I like the art of the Brouwerij West but not impressed by the beer at all.  No repeat customer here. When I put the brewery in my database, it appears just before Westvleteren.  While I get "Brewery West" for a California brewery, the coincidence seems a bit contrived. Regardless of intent, my overall impression is that the brewery needs to focus more on flavor and less on extraneous details. Unfortunately, my leap of faith wasn't rewarded this time and definitely not worth the couple of days of beer quota to drink them.

Beer friend Al was also on this Chicago trip and bought some of the same Brouwerij West beers.  Check out his more positive perspective.
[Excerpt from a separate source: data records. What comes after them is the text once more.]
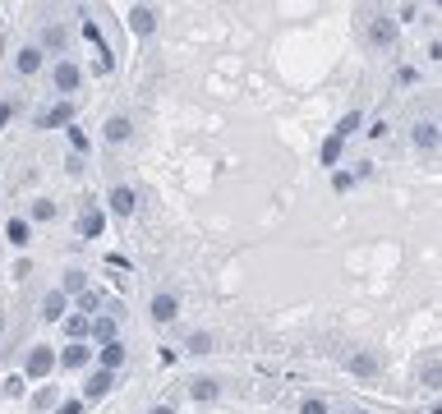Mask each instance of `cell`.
<instances>
[{
	"label": "cell",
	"mask_w": 442,
	"mask_h": 414,
	"mask_svg": "<svg viewBox=\"0 0 442 414\" xmlns=\"http://www.w3.org/2000/svg\"><path fill=\"white\" fill-rule=\"evenodd\" d=\"M130 134L134 129H130V120H125V115H111V120H106V143H125Z\"/></svg>",
	"instance_id": "obj_11"
},
{
	"label": "cell",
	"mask_w": 442,
	"mask_h": 414,
	"mask_svg": "<svg viewBox=\"0 0 442 414\" xmlns=\"http://www.w3.org/2000/svg\"><path fill=\"white\" fill-rule=\"evenodd\" d=\"M152 414H175V410H171V405H157V410H152Z\"/></svg>",
	"instance_id": "obj_30"
},
{
	"label": "cell",
	"mask_w": 442,
	"mask_h": 414,
	"mask_svg": "<svg viewBox=\"0 0 442 414\" xmlns=\"http://www.w3.org/2000/svg\"><path fill=\"white\" fill-rule=\"evenodd\" d=\"M70 120H74V106L70 102H56L51 111L42 115V129H60V124H70Z\"/></svg>",
	"instance_id": "obj_5"
},
{
	"label": "cell",
	"mask_w": 442,
	"mask_h": 414,
	"mask_svg": "<svg viewBox=\"0 0 442 414\" xmlns=\"http://www.w3.org/2000/svg\"><path fill=\"white\" fill-rule=\"evenodd\" d=\"M355 129H359V111H350V115H346V120H341V124H337V134H332V138H341V143H346V138H350V134H355Z\"/></svg>",
	"instance_id": "obj_17"
},
{
	"label": "cell",
	"mask_w": 442,
	"mask_h": 414,
	"mask_svg": "<svg viewBox=\"0 0 442 414\" xmlns=\"http://www.w3.org/2000/svg\"><path fill=\"white\" fill-rule=\"evenodd\" d=\"M415 143L424 147V152H433L438 147V124L433 120H424V124H415Z\"/></svg>",
	"instance_id": "obj_13"
},
{
	"label": "cell",
	"mask_w": 442,
	"mask_h": 414,
	"mask_svg": "<svg viewBox=\"0 0 442 414\" xmlns=\"http://www.w3.org/2000/svg\"><path fill=\"white\" fill-rule=\"evenodd\" d=\"M42 42H46V46H51V51H56V46L65 42V33H60V28H46V37H42Z\"/></svg>",
	"instance_id": "obj_25"
},
{
	"label": "cell",
	"mask_w": 442,
	"mask_h": 414,
	"mask_svg": "<svg viewBox=\"0 0 442 414\" xmlns=\"http://www.w3.org/2000/svg\"><path fill=\"white\" fill-rule=\"evenodd\" d=\"M9 120H14V106H0V129H5Z\"/></svg>",
	"instance_id": "obj_28"
},
{
	"label": "cell",
	"mask_w": 442,
	"mask_h": 414,
	"mask_svg": "<svg viewBox=\"0 0 442 414\" xmlns=\"http://www.w3.org/2000/svg\"><path fill=\"white\" fill-rule=\"evenodd\" d=\"M130 28H134V33H152V28H157V9L134 5V9H130Z\"/></svg>",
	"instance_id": "obj_6"
},
{
	"label": "cell",
	"mask_w": 442,
	"mask_h": 414,
	"mask_svg": "<svg viewBox=\"0 0 442 414\" xmlns=\"http://www.w3.org/2000/svg\"><path fill=\"white\" fill-rule=\"evenodd\" d=\"M56 363H65V368H83V363H88V345H83V341H74Z\"/></svg>",
	"instance_id": "obj_12"
},
{
	"label": "cell",
	"mask_w": 442,
	"mask_h": 414,
	"mask_svg": "<svg viewBox=\"0 0 442 414\" xmlns=\"http://www.w3.org/2000/svg\"><path fill=\"white\" fill-rule=\"evenodd\" d=\"M120 363H125V345H120V341H106V345H102V368L115 373Z\"/></svg>",
	"instance_id": "obj_8"
},
{
	"label": "cell",
	"mask_w": 442,
	"mask_h": 414,
	"mask_svg": "<svg viewBox=\"0 0 442 414\" xmlns=\"http://www.w3.org/2000/svg\"><path fill=\"white\" fill-rule=\"evenodd\" d=\"M60 414H78V400H65V405H60Z\"/></svg>",
	"instance_id": "obj_29"
},
{
	"label": "cell",
	"mask_w": 442,
	"mask_h": 414,
	"mask_svg": "<svg viewBox=\"0 0 442 414\" xmlns=\"http://www.w3.org/2000/svg\"><path fill=\"white\" fill-rule=\"evenodd\" d=\"M194 396H199V400H212V396H217V382H212V378H199V382H194Z\"/></svg>",
	"instance_id": "obj_20"
},
{
	"label": "cell",
	"mask_w": 442,
	"mask_h": 414,
	"mask_svg": "<svg viewBox=\"0 0 442 414\" xmlns=\"http://www.w3.org/2000/svg\"><path fill=\"white\" fill-rule=\"evenodd\" d=\"M102 225H106V216H102V212H83L78 230H83V240H97V235H102Z\"/></svg>",
	"instance_id": "obj_14"
},
{
	"label": "cell",
	"mask_w": 442,
	"mask_h": 414,
	"mask_svg": "<svg viewBox=\"0 0 442 414\" xmlns=\"http://www.w3.org/2000/svg\"><path fill=\"white\" fill-rule=\"evenodd\" d=\"M341 138H327V143H322V166H337V156H341Z\"/></svg>",
	"instance_id": "obj_19"
},
{
	"label": "cell",
	"mask_w": 442,
	"mask_h": 414,
	"mask_svg": "<svg viewBox=\"0 0 442 414\" xmlns=\"http://www.w3.org/2000/svg\"><path fill=\"white\" fill-rule=\"evenodd\" d=\"M51 368H56V354H51V345H37V350L28 354V373H33V378H46Z\"/></svg>",
	"instance_id": "obj_4"
},
{
	"label": "cell",
	"mask_w": 442,
	"mask_h": 414,
	"mask_svg": "<svg viewBox=\"0 0 442 414\" xmlns=\"http://www.w3.org/2000/svg\"><path fill=\"white\" fill-rule=\"evenodd\" d=\"M78 83H83V69H78L74 60H60V65H56V87H60V92H74Z\"/></svg>",
	"instance_id": "obj_3"
},
{
	"label": "cell",
	"mask_w": 442,
	"mask_h": 414,
	"mask_svg": "<svg viewBox=\"0 0 442 414\" xmlns=\"http://www.w3.org/2000/svg\"><path fill=\"white\" fill-rule=\"evenodd\" d=\"M189 350L194 354H208L212 350V336H208V331H194V336H189Z\"/></svg>",
	"instance_id": "obj_21"
},
{
	"label": "cell",
	"mask_w": 442,
	"mask_h": 414,
	"mask_svg": "<svg viewBox=\"0 0 442 414\" xmlns=\"http://www.w3.org/2000/svg\"><path fill=\"white\" fill-rule=\"evenodd\" d=\"M93 336L97 341H115V318H111V313H102V318L93 322Z\"/></svg>",
	"instance_id": "obj_16"
},
{
	"label": "cell",
	"mask_w": 442,
	"mask_h": 414,
	"mask_svg": "<svg viewBox=\"0 0 442 414\" xmlns=\"http://www.w3.org/2000/svg\"><path fill=\"white\" fill-rule=\"evenodd\" d=\"M14 65H19V74H37V69H42V51H37V46H23Z\"/></svg>",
	"instance_id": "obj_10"
},
{
	"label": "cell",
	"mask_w": 442,
	"mask_h": 414,
	"mask_svg": "<svg viewBox=\"0 0 442 414\" xmlns=\"http://www.w3.org/2000/svg\"><path fill=\"white\" fill-rule=\"evenodd\" d=\"M51 216H56V203H33V221H51Z\"/></svg>",
	"instance_id": "obj_22"
},
{
	"label": "cell",
	"mask_w": 442,
	"mask_h": 414,
	"mask_svg": "<svg viewBox=\"0 0 442 414\" xmlns=\"http://www.w3.org/2000/svg\"><path fill=\"white\" fill-rule=\"evenodd\" d=\"M369 42H373V46H391V42H396V18L373 14V23H369Z\"/></svg>",
	"instance_id": "obj_1"
},
{
	"label": "cell",
	"mask_w": 442,
	"mask_h": 414,
	"mask_svg": "<svg viewBox=\"0 0 442 414\" xmlns=\"http://www.w3.org/2000/svg\"><path fill=\"white\" fill-rule=\"evenodd\" d=\"M70 290H74V294L83 290V276H78V272H70V276H65V294H70Z\"/></svg>",
	"instance_id": "obj_26"
},
{
	"label": "cell",
	"mask_w": 442,
	"mask_h": 414,
	"mask_svg": "<svg viewBox=\"0 0 442 414\" xmlns=\"http://www.w3.org/2000/svg\"><path fill=\"white\" fill-rule=\"evenodd\" d=\"M106 391H111V373L102 368V373H97L93 382H88V396H106Z\"/></svg>",
	"instance_id": "obj_18"
},
{
	"label": "cell",
	"mask_w": 442,
	"mask_h": 414,
	"mask_svg": "<svg viewBox=\"0 0 442 414\" xmlns=\"http://www.w3.org/2000/svg\"><path fill=\"white\" fill-rule=\"evenodd\" d=\"M42 318H65V290H51L42 299Z\"/></svg>",
	"instance_id": "obj_15"
},
{
	"label": "cell",
	"mask_w": 442,
	"mask_h": 414,
	"mask_svg": "<svg viewBox=\"0 0 442 414\" xmlns=\"http://www.w3.org/2000/svg\"><path fill=\"white\" fill-rule=\"evenodd\" d=\"M300 414H327V405H322V400H304Z\"/></svg>",
	"instance_id": "obj_27"
},
{
	"label": "cell",
	"mask_w": 442,
	"mask_h": 414,
	"mask_svg": "<svg viewBox=\"0 0 442 414\" xmlns=\"http://www.w3.org/2000/svg\"><path fill=\"white\" fill-rule=\"evenodd\" d=\"M350 373H355V378H373V373H378V359H373L369 350H355L350 354Z\"/></svg>",
	"instance_id": "obj_7"
},
{
	"label": "cell",
	"mask_w": 442,
	"mask_h": 414,
	"mask_svg": "<svg viewBox=\"0 0 442 414\" xmlns=\"http://www.w3.org/2000/svg\"><path fill=\"white\" fill-rule=\"evenodd\" d=\"M147 313H152L157 322H175V313H180V299H175V294H152Z\"/></svg>",
	"instance_id": "obj_2"
},
{
	"label": "cell",
	"mask_w": 442,
	"mask_h": 414,
	"mask_svg": "<svg viewBox=\"0 0 442 414\" xmlns=\"http://www.w3.org/2000/svg\"><path fill=\"white\" fill-rule=\"evenodd\" d=\"M355 414H364V410H355Z\"/></svg>",
	"instance_id": "obj_31"
},
{
	"label": "cell",
	"mask_w": 442,
	"mask_h": 414,
	"mask_svg": "<svg viewBox=\"0 0 442 414\" xmlns=\"http://www.w3.org/2000/svg\"><path fill=\"white\" fill-rule=\"evenodd\" d=\"M65 331H70L74 341H83V336H88V322H83V318H70V322H65Z\"/></svg>",
	"instance_id": "obj_24"
},
{
	"label": "cell",
	"mask_w": 442,
	"mask_h": 414,
	"mask_svg": "<svg viewBox=\"0 0 442 414\" xmlns=\"http://www.w3.org/2000/svg\"><path fill=\"white\" fill-rule=\"evenodd\" d=\"M111 207H115V216H130L134 212V189L115 184V189H111Z\"/></svg>",
	"instance_id": "obj_9"
},
{
	"label": "cell",
	"mask_w": 442,
	"mask_h": 414,
	"mask_svg": "<svg viewBox=\"0 0 442 414\" xmlns=\"http://www.w3.org/2000/svg\"><path fill=\"white\" fill-rule=\"evenodd\" d=\"M9 244H28V225L23 221H9Z\"/></svg>",
	"instance_id": "obj_23"
}]
</instances>
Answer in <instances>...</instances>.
  1. I haven't gotten to my bottles yet. Thanks for the warning.

  2. Hi!
    Really appreciate you taking the time to write this review. Since you are an artist(poet) I know you understand how exciting it is to have your work out in the world and to receive feedback. Both good and bad.
    I am sorry that my simple beer company did not resonate with you. Brouwerij West is the end product of my 7 years working closely with many Belgian Breweries and most of the American Craft breweries.(i started a speciality belgian sugar import and distribution company)
    For brouwerij west, my goal is to brew great beer and to eliminate all the typical ad copy and let artists control all the content of the beer labels while they paid for the art and they receive full credit. Additionally, the name Brouwerij West, is intended as the combination of my Belgian working history and the beers being brewed in California. Not to rest next to Westvleteren.(I think they are actually, Trappist Westvleteren - not brouwerij) As for the spices and IPA's.. I like both but prefer not brew them.
    After all not every brewer in Belgium brews all Belgian styles. Orval brews a single beer!
    Anyway, we are finally building our own brewery in Los Angeles. If you are in the area, stop by. I'll buy you a beer(one from another brewery!) It would be great to meet with you and to hear your perspective.

    Best regards,

    brian mercer - brouwerij west

  3. Thanks for the response Brian. I like your word "resonate" to describe a reaction to a beer. I know that there are a lot of a beers in the world that resonate with other people that don't strike a chord with me, which I try to make clear in my reviews that this is my personal tasting.

    I am planning to trip LA in the future (used to live there and still visit friends occasionally)and would happily visit brouwerij west for a tour and a local tasting. I will let you know if I'm in the area. Good luck and happy brewing.